Data extracted from a collection:
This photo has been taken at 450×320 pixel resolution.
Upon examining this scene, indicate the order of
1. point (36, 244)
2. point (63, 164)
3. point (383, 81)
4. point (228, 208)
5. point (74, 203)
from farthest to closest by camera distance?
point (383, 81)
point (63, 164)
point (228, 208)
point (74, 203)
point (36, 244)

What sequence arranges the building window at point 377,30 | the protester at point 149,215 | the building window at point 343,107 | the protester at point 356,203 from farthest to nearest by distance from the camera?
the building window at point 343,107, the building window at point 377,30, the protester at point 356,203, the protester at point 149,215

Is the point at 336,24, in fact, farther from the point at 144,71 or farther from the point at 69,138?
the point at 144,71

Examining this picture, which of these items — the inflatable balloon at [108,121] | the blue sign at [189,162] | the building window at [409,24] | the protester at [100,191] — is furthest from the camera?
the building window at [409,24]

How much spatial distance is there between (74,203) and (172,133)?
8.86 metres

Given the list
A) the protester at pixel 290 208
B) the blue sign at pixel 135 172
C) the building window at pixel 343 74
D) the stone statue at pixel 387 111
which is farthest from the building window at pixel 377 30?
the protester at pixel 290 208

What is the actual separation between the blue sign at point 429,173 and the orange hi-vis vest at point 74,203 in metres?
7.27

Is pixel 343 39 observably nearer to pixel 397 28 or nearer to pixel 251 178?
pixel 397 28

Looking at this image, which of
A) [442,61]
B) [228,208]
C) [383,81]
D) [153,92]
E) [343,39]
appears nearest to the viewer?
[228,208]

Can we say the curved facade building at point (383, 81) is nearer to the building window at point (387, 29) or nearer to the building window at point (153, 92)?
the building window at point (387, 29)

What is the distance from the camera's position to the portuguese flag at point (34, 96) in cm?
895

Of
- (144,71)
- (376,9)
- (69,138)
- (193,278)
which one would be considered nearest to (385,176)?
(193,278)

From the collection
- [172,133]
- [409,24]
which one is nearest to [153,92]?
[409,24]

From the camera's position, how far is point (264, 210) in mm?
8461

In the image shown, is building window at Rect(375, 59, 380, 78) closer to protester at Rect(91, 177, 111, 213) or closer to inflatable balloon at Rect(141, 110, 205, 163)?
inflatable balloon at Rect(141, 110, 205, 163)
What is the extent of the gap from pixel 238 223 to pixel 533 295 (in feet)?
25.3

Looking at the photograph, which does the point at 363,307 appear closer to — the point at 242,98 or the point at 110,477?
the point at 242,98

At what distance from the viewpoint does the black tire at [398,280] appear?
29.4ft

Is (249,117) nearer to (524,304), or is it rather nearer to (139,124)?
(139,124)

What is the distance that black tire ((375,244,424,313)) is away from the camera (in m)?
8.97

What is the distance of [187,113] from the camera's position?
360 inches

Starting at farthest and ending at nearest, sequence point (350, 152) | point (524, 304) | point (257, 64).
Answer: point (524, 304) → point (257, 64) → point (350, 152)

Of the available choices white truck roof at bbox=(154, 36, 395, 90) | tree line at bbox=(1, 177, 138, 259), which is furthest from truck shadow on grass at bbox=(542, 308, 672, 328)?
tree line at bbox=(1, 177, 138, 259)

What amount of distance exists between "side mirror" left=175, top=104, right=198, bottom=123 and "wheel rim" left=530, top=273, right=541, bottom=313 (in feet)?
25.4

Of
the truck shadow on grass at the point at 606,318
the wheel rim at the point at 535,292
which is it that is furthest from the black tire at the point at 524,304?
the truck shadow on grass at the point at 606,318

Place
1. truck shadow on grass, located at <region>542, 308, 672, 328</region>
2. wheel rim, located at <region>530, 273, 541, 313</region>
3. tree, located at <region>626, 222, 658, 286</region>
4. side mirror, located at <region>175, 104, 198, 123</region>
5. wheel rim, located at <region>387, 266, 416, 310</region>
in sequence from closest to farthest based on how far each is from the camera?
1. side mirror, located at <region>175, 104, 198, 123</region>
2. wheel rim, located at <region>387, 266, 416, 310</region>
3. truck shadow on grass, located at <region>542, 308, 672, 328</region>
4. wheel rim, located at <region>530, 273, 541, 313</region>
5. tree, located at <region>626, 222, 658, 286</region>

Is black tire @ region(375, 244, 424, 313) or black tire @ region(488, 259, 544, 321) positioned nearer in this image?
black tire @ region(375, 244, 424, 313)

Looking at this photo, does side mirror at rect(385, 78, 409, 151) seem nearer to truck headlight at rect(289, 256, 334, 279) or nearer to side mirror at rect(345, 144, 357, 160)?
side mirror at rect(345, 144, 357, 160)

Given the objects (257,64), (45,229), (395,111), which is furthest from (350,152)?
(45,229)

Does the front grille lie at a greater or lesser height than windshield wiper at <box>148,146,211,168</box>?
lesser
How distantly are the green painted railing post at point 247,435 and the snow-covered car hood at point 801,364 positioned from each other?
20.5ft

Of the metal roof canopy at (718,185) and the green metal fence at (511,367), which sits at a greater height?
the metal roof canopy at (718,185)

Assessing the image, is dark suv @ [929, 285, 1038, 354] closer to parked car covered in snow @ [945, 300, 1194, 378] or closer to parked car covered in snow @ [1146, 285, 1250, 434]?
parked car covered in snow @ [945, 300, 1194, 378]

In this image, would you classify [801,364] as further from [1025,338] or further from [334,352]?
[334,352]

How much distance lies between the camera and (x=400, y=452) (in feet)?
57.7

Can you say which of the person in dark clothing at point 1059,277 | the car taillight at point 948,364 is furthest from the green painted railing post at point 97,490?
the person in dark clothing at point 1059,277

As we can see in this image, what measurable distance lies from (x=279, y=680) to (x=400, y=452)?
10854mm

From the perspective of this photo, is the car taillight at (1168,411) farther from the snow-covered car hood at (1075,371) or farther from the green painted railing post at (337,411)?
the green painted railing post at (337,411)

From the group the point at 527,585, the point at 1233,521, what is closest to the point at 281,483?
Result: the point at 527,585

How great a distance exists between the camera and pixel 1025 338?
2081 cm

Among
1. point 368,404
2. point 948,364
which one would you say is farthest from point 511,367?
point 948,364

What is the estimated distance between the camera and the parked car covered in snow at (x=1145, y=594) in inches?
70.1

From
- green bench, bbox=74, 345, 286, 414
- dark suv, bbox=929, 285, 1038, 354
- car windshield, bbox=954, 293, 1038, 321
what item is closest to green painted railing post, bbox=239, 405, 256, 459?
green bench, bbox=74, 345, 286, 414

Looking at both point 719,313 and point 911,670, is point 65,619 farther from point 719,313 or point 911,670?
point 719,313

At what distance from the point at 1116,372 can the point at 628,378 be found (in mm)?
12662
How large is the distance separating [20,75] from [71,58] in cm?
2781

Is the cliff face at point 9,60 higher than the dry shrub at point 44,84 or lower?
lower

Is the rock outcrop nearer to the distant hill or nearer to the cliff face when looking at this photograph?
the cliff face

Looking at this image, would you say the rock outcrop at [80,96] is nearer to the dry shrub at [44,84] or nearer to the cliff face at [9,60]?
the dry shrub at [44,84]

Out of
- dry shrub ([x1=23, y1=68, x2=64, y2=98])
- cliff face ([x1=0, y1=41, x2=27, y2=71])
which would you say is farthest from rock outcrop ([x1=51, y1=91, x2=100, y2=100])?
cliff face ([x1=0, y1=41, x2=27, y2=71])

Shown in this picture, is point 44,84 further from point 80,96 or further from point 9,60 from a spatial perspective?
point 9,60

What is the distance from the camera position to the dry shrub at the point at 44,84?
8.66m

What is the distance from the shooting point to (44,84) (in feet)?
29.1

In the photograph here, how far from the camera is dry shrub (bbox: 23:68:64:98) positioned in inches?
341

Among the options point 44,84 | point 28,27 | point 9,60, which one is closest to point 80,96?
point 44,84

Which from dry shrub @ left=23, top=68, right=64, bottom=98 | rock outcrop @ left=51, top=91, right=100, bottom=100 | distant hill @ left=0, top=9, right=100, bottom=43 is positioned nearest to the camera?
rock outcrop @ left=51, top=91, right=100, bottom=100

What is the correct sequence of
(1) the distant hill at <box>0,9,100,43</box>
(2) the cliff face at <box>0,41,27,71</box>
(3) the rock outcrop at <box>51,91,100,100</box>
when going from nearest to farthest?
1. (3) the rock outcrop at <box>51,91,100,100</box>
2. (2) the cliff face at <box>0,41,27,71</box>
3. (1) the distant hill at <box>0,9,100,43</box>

§ **Task to complete**:
Rewrite the lines as a two-column CSV with the headers input and output, giving one row per line with its answer and putting each in its own quoted field with any line breaks replaced by spaces. Begin at the line containing "Is (249,117) nearer" and stop after the line containing "Answer: point (524, 304)".

§ **Completed exercise**:
input,output
"Is (249,117) nearer to (524,304), or is it rather nearer to (139,124)?","(139,124)"
"What is the distance that black tire ((375,244,424,313)) is away from the camera (in m)?","8.97"
"What is the distance of [187,113] from the camera's position?","360 inches"
"Starting at farthest and ending at nearest, sequence point (350, 152) | point (524, 304) | point (257, 64). Answer:","point (524, 304) → point (257, 64) → point (350, 152)"